Wenn Eltern nicht loslassen können

Von Sabine Schulze


Die Liebe zwischen Eltern und Kind, sie sollte unverbrüchlich sein. Und doch macht sich der 40-Jährige, der noch bei Mama wohnt, zum Gespött. Und werden Eltern, die ihren Nachwuchs auf einen Sockel stellen, die schlicht alles, was der tut, kritiklos hinnehmen, jeden Weg bahnen und eigene Bedürfnisse hintan stellen, belächelt: Diese Art der Beziehung scheint zu symbiotisch, zu fixiert, zu blind. "Affenliebe" sagt der Volksmund. Und meint damit ein Klammern, die Unfähigkeit loszulassen. Aber gibt es tatsächlich ein Übermaß an Liebe? Das ist für Prof. Dr. Nina Heinrichs, Psychologin an der Universität Bielefeld, nicht die Frage. Über ein Zuviel an Liebe werde die sprichwörtliche Affenliebe auch nicht definiert, sagt sie. "Es geht vielmehr darum, dass ein Kind in seiner Autonomie eingeschränkt wird. Und das ist nicht gut. Die Ablösung von den Eltern ist wichtig." Freiheit in Grenzen, die je nach Entwicklungsphase verschoben werden: Das sei erforderlich.
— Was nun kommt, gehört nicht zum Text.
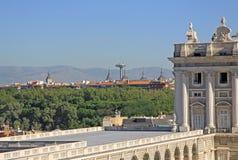 Beskåda uppifrån av Almudena Cathedral på verkliga Palacio - Royal Palace i Madrid Royaltyfria Bilder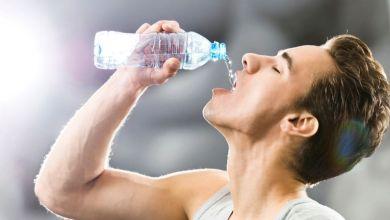 صورة ما الحد الأقصى من الماء المسموح شربه يوميا؟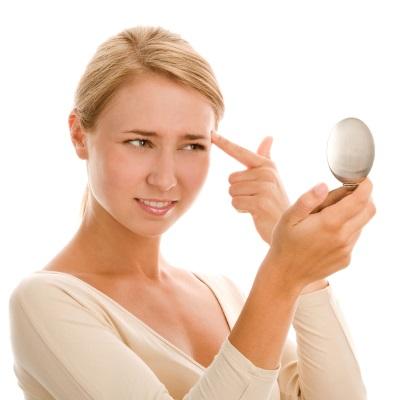 Белые угри на лице – как избавиться (фото)
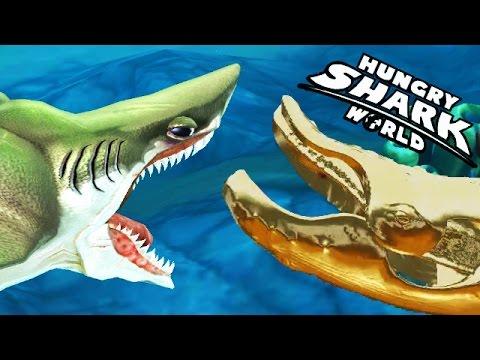 Hungry Shark World - Megalodon vs Gold Blue Whale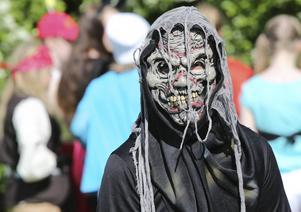 Otäcka masker och skräck i alla dess former var ett vanligt tema på Parklyran.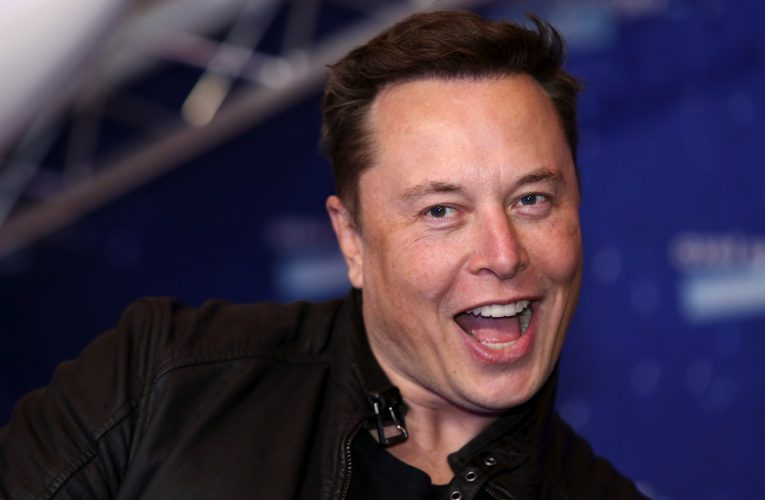 Elon Musk explains how self-driving robotaxis justify Tesla valuation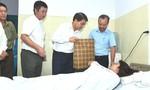 Chủ tịch Hà Nội thăm nữ công nhân bị người bán nước mía hành hung
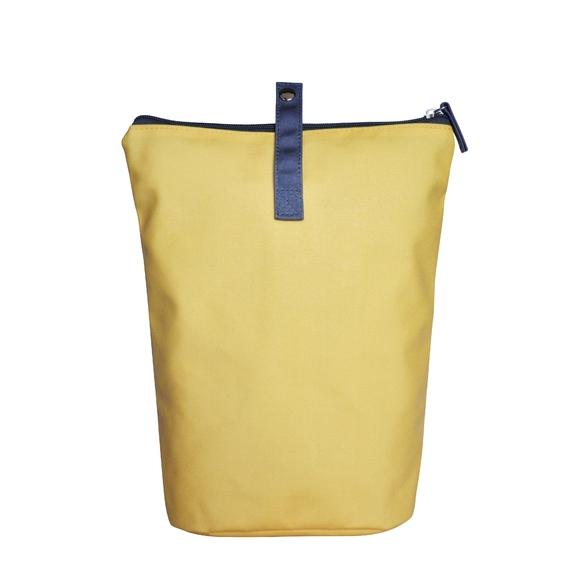 acquista online Trousse in cotone rivestito giallo 18x10x25cm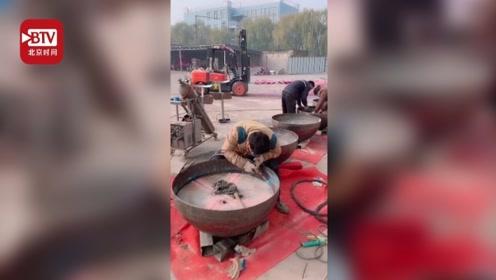 大唐不倒翁道具生意火爆 老板:体重120斤以内的都可以摇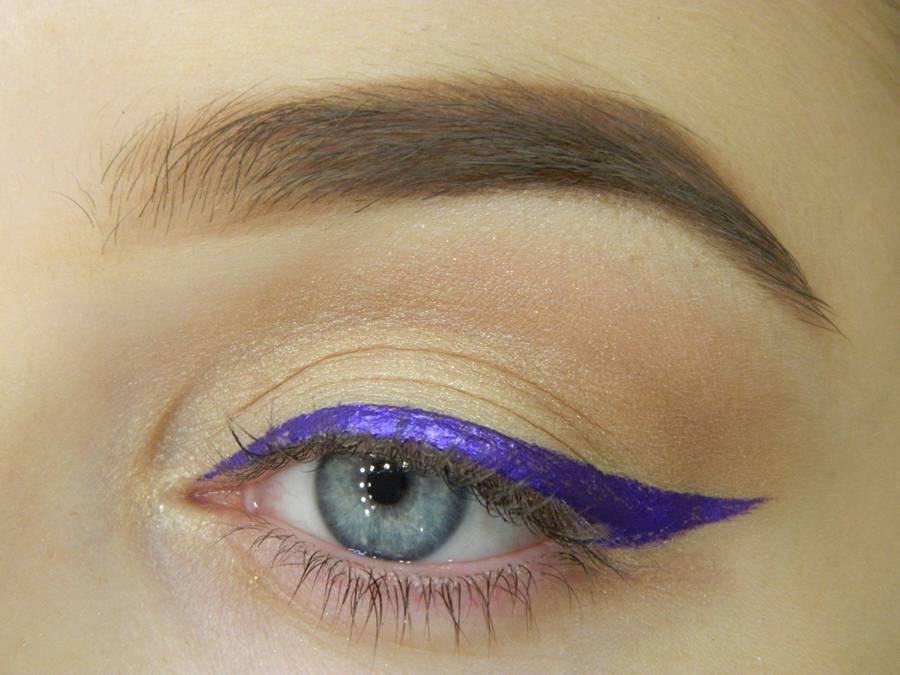 Как сделать простой макияж с декоративной стрелкой шаг 6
Bedingungslose Liebe, aber mit Bewusstsein für Grenzen

Ohnehin zögert die Psychologin, das elterliche Verhalten, das sich in blinder und übertriebener Hinwendung zum Kind zeigt, als Liebe zu bezeichnen: "Darüber kann man streiten, ob so etwas immer aus Liebe erwächst. Und selbst wenn, muss das ja nicht richtig sein." Ohne Frage, sagt Heinrichs, müsse ein Kind das Gefühl haben, dass die Liebe der Eltern nicht an Bedingungen geknüpft ist. "Aber ein Kind muss eben auch Anpassung, den Umgang mit anderen lernen." Und da sei eine dauerhafte Zentrierung der Eltern, ein Kreisen um den Nachwuchs, nicht hilfreich. Dass es nicht der Nabel der Welt sei, sagt die Psychologin, könne man einem Kind vermitteln. "Ein Zuviel an Nachsicht und ein Zuwenig an Grenzen - das gibt es eben. Und es muss nicht unbedingt mit Liebe erklärt werden." Vielfach liegt das elterliche Verhalten auch in der eigenen Sozialisation begründet. "Viele wollten nicht werden wie die eigenen Eltern. Und gewinnen irgendwann doch die Erkenntnis: Mein Verhalten ist sehr ähnlich." Gewalt in der Erziehung pflanzt sich erwiesenermaßen fort, und andere Verhaltensmuster eben auch. Ein Bewusstsein dafür und der Wille, an sich zu arbeiten, sagt Heinrichs, seien nötig, um das aufzubrechen. Dass die Affenliebe weiblich ist, mag sie nicht unterschreiben. "Sicher, dieses beobachtbare Verhalten findet man eher bei Müttern. Aber das liegt einfach daran, dass sie primär die Kinder betreuen." Spätestens, wenn die Tochter als Jugendliche einen ersten Freund habe, würden auch so manche Väter sehr behütend. Ob es dabei immer um Schutz oder vielleicht auch um das Halten gehe, das sei nicht immer zu trennen, sagt Heinrich. "Aber es ist eben so: Je näher mein Kind bei mir ist, desto eher kann ich es schützen."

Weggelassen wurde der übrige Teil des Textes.